How do these names sound as the follow-up to Tuesday's flurry of middling and blockbuster trades on the eve of the NHL's trade deadline: Steven Stamkos, Pekka Rinne, Kris Letang, Mikko Koivu and Dave Bolland?
None of them are likely to be included in any deals before Wednesday's 3 p.m. (EST) trade deadline, but the equivalent will happen for their teams over the next week or so.
For example, Tampa Bay Lightning general manager Steve Yzerman will get the equivalent of a far bigger deal than trading the unhappy Martin St. Louis once Stamkos is cleared to play after almost four months on the injury list with a broken right tibia. (That is expected to happen as early as Thursday against the Buffalo Sabres.)
Combine that with the Tuesday return of centre Valtteri Filppula from a fractured ankle and, simply by standing pat, Yzerman accomplished the equivalent of a trade for two top-six forwards, one of them a superstar, while giving up nothing.
Every year at this time there are several NHL teams in that enviable position, not having to rush to the phone because of the good fortune of having a star player get healthy at the right time.

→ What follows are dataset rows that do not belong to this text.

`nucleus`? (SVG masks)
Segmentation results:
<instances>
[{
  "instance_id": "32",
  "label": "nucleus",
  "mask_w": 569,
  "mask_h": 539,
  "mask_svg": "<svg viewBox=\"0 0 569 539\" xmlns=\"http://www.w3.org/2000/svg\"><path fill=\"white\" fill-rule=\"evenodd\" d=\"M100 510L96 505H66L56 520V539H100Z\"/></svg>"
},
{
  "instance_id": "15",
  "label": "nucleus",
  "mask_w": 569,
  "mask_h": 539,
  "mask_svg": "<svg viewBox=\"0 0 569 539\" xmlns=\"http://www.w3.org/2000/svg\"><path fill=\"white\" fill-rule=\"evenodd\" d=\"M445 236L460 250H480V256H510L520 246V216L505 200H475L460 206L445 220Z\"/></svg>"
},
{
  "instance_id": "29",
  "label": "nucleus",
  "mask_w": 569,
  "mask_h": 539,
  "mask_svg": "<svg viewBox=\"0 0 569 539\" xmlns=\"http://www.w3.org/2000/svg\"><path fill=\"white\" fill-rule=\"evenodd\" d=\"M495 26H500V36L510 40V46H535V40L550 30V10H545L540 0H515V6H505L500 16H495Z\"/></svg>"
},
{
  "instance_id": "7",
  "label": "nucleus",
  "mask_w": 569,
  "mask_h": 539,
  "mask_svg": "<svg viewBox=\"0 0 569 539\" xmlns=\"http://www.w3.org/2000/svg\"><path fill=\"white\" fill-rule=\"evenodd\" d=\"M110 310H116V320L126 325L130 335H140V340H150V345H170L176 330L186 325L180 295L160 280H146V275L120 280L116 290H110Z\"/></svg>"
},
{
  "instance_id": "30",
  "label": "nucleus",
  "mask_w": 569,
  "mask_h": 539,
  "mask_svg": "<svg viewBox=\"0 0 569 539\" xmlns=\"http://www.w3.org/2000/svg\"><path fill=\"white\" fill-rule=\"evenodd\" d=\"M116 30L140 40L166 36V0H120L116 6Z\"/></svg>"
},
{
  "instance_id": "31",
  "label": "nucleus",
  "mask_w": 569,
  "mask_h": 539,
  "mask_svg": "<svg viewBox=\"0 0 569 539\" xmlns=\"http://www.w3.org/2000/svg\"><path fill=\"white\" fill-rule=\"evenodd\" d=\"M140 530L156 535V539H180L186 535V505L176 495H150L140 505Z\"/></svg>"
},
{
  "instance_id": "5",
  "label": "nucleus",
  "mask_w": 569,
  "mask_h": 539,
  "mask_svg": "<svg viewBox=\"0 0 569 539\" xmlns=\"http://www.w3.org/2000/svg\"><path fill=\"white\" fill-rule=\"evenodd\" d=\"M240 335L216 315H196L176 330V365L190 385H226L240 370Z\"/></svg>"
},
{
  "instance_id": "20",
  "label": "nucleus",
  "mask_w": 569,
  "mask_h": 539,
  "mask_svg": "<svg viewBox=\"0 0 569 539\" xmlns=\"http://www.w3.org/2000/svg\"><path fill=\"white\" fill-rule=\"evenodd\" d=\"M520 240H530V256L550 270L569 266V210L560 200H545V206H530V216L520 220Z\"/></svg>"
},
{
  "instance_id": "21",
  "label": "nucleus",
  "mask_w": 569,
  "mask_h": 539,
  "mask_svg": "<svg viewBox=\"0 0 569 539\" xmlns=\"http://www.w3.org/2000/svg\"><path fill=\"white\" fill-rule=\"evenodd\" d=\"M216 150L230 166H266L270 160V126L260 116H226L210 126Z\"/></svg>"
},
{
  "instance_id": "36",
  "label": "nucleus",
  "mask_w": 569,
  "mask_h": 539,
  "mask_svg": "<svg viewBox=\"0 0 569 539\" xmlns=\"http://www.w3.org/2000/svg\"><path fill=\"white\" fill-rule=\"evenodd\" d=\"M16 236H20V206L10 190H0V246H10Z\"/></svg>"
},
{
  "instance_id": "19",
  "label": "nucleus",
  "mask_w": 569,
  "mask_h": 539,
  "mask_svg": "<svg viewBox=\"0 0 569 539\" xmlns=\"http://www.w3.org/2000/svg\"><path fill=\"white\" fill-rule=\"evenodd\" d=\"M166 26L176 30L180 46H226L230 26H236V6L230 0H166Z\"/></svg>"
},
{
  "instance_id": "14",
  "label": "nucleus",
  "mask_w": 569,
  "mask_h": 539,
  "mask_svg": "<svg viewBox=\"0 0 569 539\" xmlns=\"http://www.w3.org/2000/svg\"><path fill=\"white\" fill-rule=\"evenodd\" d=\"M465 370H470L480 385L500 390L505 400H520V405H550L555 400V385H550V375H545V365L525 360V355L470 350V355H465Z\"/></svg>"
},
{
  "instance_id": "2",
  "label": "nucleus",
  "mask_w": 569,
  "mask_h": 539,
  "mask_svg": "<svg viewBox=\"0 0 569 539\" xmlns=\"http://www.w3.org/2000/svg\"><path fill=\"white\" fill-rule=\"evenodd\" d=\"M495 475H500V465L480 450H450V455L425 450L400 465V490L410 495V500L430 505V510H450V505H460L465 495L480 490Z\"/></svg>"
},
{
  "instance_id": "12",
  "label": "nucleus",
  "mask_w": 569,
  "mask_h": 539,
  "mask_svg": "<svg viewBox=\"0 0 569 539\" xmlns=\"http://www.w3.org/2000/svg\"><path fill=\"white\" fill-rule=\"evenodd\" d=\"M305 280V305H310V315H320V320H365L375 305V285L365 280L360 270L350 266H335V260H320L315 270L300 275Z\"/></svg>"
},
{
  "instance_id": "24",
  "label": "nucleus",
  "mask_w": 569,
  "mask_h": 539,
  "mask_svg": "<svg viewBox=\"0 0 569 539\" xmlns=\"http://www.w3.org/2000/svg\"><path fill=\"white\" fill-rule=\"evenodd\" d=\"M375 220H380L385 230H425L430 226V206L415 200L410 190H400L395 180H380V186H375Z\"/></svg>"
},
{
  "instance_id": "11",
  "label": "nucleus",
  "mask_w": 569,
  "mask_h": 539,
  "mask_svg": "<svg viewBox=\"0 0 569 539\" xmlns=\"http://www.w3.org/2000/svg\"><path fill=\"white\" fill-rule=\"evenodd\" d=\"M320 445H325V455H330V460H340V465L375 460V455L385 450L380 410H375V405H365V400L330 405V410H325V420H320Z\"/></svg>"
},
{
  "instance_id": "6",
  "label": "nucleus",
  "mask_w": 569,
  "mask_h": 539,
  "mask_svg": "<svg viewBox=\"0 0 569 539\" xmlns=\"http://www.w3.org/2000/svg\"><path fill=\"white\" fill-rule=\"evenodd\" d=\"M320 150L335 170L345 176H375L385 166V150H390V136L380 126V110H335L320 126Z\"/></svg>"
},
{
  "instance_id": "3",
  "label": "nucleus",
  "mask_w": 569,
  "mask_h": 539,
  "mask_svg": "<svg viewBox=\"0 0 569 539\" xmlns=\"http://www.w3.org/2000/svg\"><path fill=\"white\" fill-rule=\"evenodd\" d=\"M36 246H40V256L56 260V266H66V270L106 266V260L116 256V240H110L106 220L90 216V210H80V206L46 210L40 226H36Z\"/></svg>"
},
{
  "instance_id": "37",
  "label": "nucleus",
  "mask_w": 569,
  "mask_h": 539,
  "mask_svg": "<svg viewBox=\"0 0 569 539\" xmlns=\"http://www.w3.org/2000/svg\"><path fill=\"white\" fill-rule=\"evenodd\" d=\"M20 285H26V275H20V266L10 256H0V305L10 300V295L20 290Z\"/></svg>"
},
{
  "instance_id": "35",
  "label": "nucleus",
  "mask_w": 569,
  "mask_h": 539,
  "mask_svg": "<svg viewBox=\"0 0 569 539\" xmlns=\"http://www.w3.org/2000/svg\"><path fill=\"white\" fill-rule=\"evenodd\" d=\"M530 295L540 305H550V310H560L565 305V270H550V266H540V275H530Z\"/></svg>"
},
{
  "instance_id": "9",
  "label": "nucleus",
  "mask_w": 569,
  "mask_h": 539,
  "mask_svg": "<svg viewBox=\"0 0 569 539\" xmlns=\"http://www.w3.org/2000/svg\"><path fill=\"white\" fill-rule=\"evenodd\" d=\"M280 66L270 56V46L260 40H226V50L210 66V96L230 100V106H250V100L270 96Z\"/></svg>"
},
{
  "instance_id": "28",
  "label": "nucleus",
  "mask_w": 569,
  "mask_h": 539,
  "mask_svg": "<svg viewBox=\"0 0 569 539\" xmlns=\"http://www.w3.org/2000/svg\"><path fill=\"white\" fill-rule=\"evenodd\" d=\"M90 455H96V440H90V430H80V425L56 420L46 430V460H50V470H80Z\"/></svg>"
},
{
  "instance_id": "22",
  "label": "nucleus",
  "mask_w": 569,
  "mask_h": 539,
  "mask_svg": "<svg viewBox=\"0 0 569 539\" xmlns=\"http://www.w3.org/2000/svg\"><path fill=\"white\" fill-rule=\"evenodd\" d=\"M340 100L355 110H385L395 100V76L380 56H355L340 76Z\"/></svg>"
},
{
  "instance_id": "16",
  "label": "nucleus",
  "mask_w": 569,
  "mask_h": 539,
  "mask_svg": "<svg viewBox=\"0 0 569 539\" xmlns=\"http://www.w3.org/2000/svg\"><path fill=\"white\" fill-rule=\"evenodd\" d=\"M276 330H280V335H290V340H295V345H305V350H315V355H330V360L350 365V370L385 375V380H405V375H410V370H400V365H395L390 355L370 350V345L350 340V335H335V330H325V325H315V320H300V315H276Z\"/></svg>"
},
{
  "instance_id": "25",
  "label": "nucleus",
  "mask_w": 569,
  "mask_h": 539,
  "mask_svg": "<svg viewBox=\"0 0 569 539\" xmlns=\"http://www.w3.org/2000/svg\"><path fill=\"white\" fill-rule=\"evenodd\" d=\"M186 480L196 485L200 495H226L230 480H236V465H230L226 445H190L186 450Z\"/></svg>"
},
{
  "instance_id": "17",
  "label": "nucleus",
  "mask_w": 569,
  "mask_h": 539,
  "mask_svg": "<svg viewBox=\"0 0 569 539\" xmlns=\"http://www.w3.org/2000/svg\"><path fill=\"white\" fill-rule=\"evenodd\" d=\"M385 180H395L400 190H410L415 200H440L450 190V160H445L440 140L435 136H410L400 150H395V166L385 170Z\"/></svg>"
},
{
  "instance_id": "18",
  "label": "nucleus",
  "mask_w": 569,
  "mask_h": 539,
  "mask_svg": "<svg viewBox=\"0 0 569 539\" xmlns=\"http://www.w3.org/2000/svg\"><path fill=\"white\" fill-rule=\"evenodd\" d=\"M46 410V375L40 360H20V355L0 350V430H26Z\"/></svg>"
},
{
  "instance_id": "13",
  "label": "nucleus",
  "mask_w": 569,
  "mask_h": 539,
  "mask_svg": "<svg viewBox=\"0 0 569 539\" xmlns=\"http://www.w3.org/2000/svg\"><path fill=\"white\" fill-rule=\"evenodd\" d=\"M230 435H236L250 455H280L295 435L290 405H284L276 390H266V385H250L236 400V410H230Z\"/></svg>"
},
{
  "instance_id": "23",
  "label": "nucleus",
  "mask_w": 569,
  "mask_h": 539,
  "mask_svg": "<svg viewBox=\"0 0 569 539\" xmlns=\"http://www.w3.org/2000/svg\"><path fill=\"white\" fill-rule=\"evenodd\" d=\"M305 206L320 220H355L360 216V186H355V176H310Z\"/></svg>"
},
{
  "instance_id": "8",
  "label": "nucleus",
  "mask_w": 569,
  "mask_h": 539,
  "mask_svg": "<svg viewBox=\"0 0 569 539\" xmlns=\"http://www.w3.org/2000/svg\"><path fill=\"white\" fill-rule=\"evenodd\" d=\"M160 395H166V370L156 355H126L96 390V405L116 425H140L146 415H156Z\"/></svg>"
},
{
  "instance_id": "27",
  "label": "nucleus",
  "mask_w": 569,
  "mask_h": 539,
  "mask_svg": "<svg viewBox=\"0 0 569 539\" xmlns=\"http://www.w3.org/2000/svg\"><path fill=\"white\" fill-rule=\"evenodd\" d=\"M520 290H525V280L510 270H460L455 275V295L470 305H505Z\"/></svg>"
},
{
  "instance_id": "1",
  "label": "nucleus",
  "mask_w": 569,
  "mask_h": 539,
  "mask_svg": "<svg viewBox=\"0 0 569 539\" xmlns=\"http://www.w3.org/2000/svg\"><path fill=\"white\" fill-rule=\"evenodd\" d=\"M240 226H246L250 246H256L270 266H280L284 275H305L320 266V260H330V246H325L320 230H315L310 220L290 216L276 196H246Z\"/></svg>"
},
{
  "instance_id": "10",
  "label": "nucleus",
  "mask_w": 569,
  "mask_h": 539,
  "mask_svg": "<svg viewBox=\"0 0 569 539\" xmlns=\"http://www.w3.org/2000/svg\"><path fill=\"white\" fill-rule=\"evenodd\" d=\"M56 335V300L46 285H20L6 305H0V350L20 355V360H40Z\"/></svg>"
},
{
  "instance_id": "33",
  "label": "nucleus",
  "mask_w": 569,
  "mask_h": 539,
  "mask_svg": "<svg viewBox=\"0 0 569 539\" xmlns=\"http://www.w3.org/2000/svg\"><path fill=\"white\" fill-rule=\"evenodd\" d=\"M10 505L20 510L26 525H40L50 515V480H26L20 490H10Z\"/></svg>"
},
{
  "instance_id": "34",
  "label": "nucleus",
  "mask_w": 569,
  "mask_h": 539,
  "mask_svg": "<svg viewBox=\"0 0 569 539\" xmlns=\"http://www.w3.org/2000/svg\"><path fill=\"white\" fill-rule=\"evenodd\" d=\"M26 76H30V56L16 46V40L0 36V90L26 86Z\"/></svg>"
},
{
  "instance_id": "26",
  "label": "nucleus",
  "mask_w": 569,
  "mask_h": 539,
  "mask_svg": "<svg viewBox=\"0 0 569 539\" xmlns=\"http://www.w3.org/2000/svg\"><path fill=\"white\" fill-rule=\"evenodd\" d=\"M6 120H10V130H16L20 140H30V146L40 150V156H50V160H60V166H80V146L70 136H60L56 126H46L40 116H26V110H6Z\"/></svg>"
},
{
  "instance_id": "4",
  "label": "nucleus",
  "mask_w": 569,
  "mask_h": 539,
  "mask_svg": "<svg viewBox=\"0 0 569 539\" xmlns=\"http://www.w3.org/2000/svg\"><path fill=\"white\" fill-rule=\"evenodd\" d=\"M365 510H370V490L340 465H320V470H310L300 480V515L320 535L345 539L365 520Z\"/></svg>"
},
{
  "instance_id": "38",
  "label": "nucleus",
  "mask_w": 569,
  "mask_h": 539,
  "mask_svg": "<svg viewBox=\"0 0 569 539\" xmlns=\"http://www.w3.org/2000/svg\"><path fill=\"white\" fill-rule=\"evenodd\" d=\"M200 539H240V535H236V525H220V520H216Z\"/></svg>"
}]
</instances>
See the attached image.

This year is no different and it should add an interesting twist to the playoff stretch drive.
Aside from the Lightning, who went into Tuesday's game against the St. Louis Blues two points behind the third-place Montreal Canadiens in the Eastern Conference, the teams to watch are the Minnesota Wild, Nashville Predators and, to a lesser extent, the Toronto Maple Leafs. The Pittsburgh Penguins also rate a mention, although it is still not clear when or even if star defenceman Letang (stroke) will be able to return this season.
The Predators were six points out of the last wild-card spot in the West before Tuesday's game, which is not promising. But they landed one of the best goaltenders in the NHL with 21 games to play, as Rinne finally returned to the lineup after undergoing hip surgery last October.

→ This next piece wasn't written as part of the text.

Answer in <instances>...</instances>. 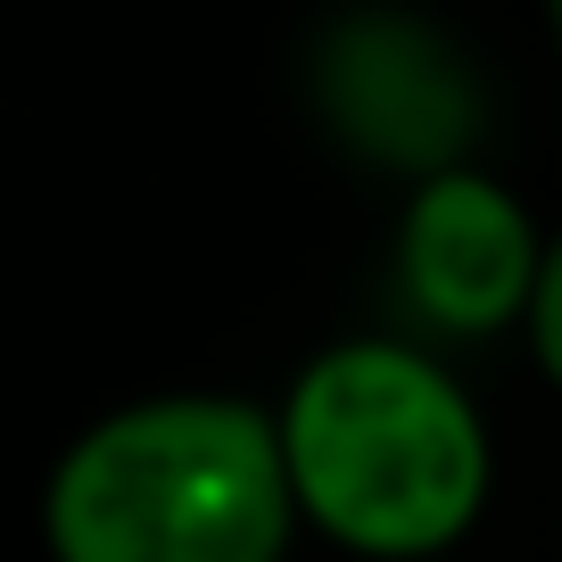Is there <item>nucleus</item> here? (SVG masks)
Returning <instances> with one entry per match:
<instances>
[{"label": "nucleus", "mask_w": 562, "mask_h": 562, "mask_svg": "<svg viewBox=\"0 0 562 562\" xmlns=\"http://www.w3.org/2000/svg\"><path fill=\"white\" fill-rule=\"evenodd\" d=\"M299 521L356 562H439L496 496L480 397L422 339H331L273 405Z\"/></svg>", "instance_id": "f257e3e1"}, {"label": "nucleus", "mask_w": 562, "mask_h": 562, "mask_svg": "<svg viewBox=\"0 0 562 562\" xmlns=\"http://www.w3.org/2000/svg\"><path fill=\"white\" fill-rule=\"evenodd\" d=\"M323 124L339 133V149L389 166V175L422 182L439 166H463L480 140V75L456 42L414 9H339L315 34L306 58Z\"/></svg>", "instance_id": "7ed1b4c3"}, {"label": "nucleus", "mask_w": 562, "mask_h": 562, "mask_svg": "<svg viewBox=\"0 0 562 562\" xmlns=\"http://www.w3.org/2000/svg\"><path fill=\"white\" fill-rule=\"evenodd\" d=\"M546 25H554V42H562V0H546Z\"/></svg>", "instance_id": "423d86ee"}, {"label": "nucleus", "mask_w": 562, "mask_h": 562, "mask_svg": "<svg viewBox=\"0 0 562 562\" xmlns=\"http://www.w3.org/2000/svg\"><path fill=\"white\" fill-rule=\"evenodd\" d=\"M521 339H529V364L562 389V232H546V257H538V290H529Z\"/></svg>", "instance_id": "39448f33"}, {"label": "nucleus", "mask_w": 562, "mask_h": 562, "mask_svg": "<svg viewBox=\"0 0 562 562\" xmlns=\"http://www.w3.org/2000/svg\"><path fill=\"white\" fill-rule=\"evenodd\" d=\"M299 529L273 405L232 389L108 405L42 480L50 562H290Z\"/></svg>", "instance_id": "f03ea898"}, {"label": "nucleus", "mask_w": 562, "mask_h": 562, "mask_svg": "<svg viewBox=\"0 0 562 562\" xmlns=\"http://www.w3.org/2000/svg\"><path fill=\"white\" fill-rule=\"evenodd\" d=\"M546 232L521 207L505 175L480 158L439 166V175L405 182L397 207V299L414 306L422 331L439 339H496L521 331L529 290H538Z\"/></svg>", "instance_id": "20e7f679"}]
</instances>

Most intriguing are the Wild, who were also active on the trade front Tuesday, quelling rumours New Jersey Devils goaltender Martin Brodeur would end his career there by landing Ilya Bryzgalov from the Edmonton Oilers as insurance for Niklas Backstrom, who will miss the rest of the season with an abdominal injury. Plus, Wild GM Chuck Fletcher was able to fix what was once a large hole down the middle when veteran centre Koivu returned last Monday from an eight-week absence due to a broken ankle.
While Koivu was out, sophomore centre Mikael Granlund (who also missed a month with a concussion) did a good job filling-in on the Wild's top line. For now, he will keep that spot between Zach Parise and Jason Pominville while Koivu works his way back up to speed with Charlie Coyle and Dany Heatley.
If Bryzgalov can continue the solid goaltending he showed in his NHL comeback this season with the Oilers, and be insurance for rookie Darcy Kuemper, who was 11-2-2 with a .930 save percentage after taking over the No. 1 job, the Wild are well-positioned to hang on to their playoff spot in the Western Conference and make a move on the top five.
The Maple Leafs are not expected to make any noise on deadline day. But the best thing they can do to introduce a two-way game to their notoriously inconsistent season is to get hard-nosed centre Bolland back in the lineup after a four-month absence with a severed ankle tendon.